COLUMBIA JOURNALISM REVIEW: Are Female Journalists Softballing Jill Abramson Because She’s A Woman?

Here’s the thing. I don’t begrudge Abramson the right to pick the journalists she believes will give her the warmest embrace, or will accept her terms for an interview. Why shouldn’t she do that? In this case, she’s not in the role of “journalist,” she’s the newsmaker trying to spin her version of events. And on that score Abramson has a deft touch. She is not only brilliant at overseeing the news, she is also brilliant at managing the news, particularly when it’s about her. In the weeks since her firing, the public relations skirmish looks something like: Abramson 7, The New York Times 0.

But it is an absurd display of credulity and clubbiness on the part of her interviewers to take dictation on whatever Abramson says, to accept her version of highly controversial events surrounding her firing at The Times and then call it a day.

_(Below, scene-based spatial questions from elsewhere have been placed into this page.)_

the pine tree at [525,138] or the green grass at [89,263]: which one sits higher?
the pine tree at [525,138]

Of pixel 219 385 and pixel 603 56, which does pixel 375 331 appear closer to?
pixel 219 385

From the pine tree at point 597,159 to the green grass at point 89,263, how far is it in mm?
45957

There are plenty of questions still to be asked: What about Abramson’s compensation battles with her bosses and, if true, her extraordinary decision to hire a lawyer when she was the executive editor? What warnings was she given that she might be fired? What did she tell then-managing editor Dean Baquet about the prospect of another managing editor coming in? Is his version of events complete?

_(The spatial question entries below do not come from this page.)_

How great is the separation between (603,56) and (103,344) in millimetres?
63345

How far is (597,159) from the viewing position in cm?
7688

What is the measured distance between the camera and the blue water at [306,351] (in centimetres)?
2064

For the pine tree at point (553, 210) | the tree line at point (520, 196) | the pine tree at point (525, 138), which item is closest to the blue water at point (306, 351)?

I happen to be one who thinks there indeed was a double standard operating in the executive suite at The Times, and that a man would not be dismissed for his management style when his performance as a journalist was unsurpassed. But I was hoping for some better understanding of this issue when Abramson finally started speaking.

I’m beginning to think the details may never come out. Abramson has mainly dodged male reporters. And the male reporters I know would just as soon stay clear of the whole matter anyway. Most men don’t go rushing to cover tempestuous stories of sex discrimination.

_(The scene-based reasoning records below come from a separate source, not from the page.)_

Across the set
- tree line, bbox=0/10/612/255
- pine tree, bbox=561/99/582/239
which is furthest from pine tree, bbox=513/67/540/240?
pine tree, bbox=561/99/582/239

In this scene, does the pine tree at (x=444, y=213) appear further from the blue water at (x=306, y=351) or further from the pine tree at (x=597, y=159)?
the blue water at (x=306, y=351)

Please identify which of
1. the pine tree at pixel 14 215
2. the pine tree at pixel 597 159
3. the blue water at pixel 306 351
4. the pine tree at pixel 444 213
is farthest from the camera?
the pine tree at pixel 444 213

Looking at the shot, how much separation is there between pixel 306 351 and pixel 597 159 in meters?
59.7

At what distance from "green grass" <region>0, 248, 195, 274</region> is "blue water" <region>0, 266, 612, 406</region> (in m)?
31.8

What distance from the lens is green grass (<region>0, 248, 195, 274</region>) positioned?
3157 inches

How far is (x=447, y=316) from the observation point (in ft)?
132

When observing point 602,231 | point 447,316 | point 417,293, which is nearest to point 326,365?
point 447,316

That means it’s probably up to female journalists to seek complete answers to an event that’s still of no small importance in some quarters, particularly the quarters containing the young female journalists Abramson says she cares about most.

If female journalists want to be treated equitably, they should abide by their own principles of fairness. That means not giving your own a slide because you think they deserve it. Behaving otherwise is convenient, but it’s not journalism.

If it weren’t for clubby double standards, today’s journalism wouldn’t have any standards at all.